### Required actions
1 – From the punk essay, quote the passage starting with "In the '90s, there" and going on through "be the judges.".
2 – In one to three sentences, explain why the writer of the punk essay says there was no more room for supremacy of any kind in their way of thinking.

-------- Provided passage --------

I had attended early punk shows in downtown Seattle to avoid the jocks from the suburbs who listened to AC/DC and beat up fags. It was a place for society’s misfits to go, dress up crazy, let out some pent-up aggressions and listen to some fast, loud, FUN rock'n'roll, without wondering if you were going to be beaten up.

In the ‘80s, punk took a hard right and was adopted by some groups that probably would have been comfortable playing the inauguration. I avoided those bands, but I knew they were there. I avoided those who listened to them, too.

That kind of aggro-punk had no place for me, someone who had to question every part and parcel of my being to try to make sense of my sexuality. (If I had tried so hard to “pray the gay away,” and was still gay, was it really ever my choice to be gay?) There was no more room for supremacy of any kind in my way of thinking. Since I didn’t choose to be gay, when I did choose anything about myself? How could I possibly discriminate against anyone, when no one has any choice?

I rejected any racist or sexist thoughts and ejected those in my life who were. I believed in the phrase “all men are created equal,” although my interpretation included women (“ALL are created equal”). I sought to eradicate those divisive ideas to the best of my ability. I moved from rural towns in Washington to the big city and eventually moved to an even bigger city (San Francisco) to find like-minded folk. What I left behind along with those abandoned ideas were the rednecks and religious nutjobs who refused to think for themselves and not accept what they are taught by their parents or their churches.

Now we are seeing what happened to all of those rednecks and nutjobs, and their underground ideas and progeny are at the surface, showing up everywhere on social media and news feeds. That doesn’t make it punk rock.

While anyone can ape a musical style and write some songs about how angry they are about the way their world turned out, which is certainly the essence of punk rock, that doesn’t make them punk either. Or does it?

In the '90s, there were huge discussions and even fights about what was punk rock, which bands were really punk and which were decidedly not punk. Maximumrocknroll had their take on it, and my band Pansy Division often had to defend ourselves for being labeled punk. In the end, there was no resolution. You could call yourself punk if you wanted to… but you had better be prepared to back it up, 'cause there were legions of punks around the world who were punk way before you were, and they would be the judges.

So, go ahead Milo, call yourself punk. Let’s see what you got. Your first interview is with John Lydon and Jello Biafra. Good luck with that.

I think if you define punk as simply being a group of angry young men wanting to say “fuck you” to dominant societal norms and current values, then the roots of the alt-right are definitely one of the most punk things going on right now. But that’s like narrowing your definition of punk down to the Sex Pistols—which was basically a boy band put together by a pair of London clothing designers who wanted to use shock tactics to promote their fashion line. I much prefer Crass (who were anarchists, feminists, environmentalists and better songwriters!), X-Ray Spex or even Pansy Division. But my guess is that if you are truly invested in the theory of alt-right as new punk, then facts about the diversity of the movement aren’t really going to appeal to you.

-------- Raw records --------

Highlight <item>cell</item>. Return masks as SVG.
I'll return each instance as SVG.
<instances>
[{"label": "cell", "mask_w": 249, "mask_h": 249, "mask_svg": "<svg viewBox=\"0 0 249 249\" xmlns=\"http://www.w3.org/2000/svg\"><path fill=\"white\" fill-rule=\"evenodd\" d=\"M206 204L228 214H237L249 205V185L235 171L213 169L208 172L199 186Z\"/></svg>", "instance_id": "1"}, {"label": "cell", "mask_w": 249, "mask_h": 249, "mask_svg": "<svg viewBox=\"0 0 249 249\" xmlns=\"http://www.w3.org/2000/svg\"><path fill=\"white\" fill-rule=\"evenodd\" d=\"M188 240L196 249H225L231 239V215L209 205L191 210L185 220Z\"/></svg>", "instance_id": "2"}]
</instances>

--------

### Solutions below
1 –
In the '90s, there were huge discussions and even fights about what was punk rock, which bands were really punk and which were decidedly not punk. Maximumrocknroll had their take on it, and my band Pansy Division often had to defend ourselves for being labeled punk. In the end, there was no resolution. You could call yourself punk if you wanted to… but you had better be prepared to back it up, 'cause there were legions of punks around the world who were punk way before you were, and they would be the judges.

2 – The writer had tried hard to "pray the gay away" and was still gay, which showed that being gay was never a choice. If the writer didn't choose that, then no one has any choice about who they are, so the writer could see no way to discriminate against anyone.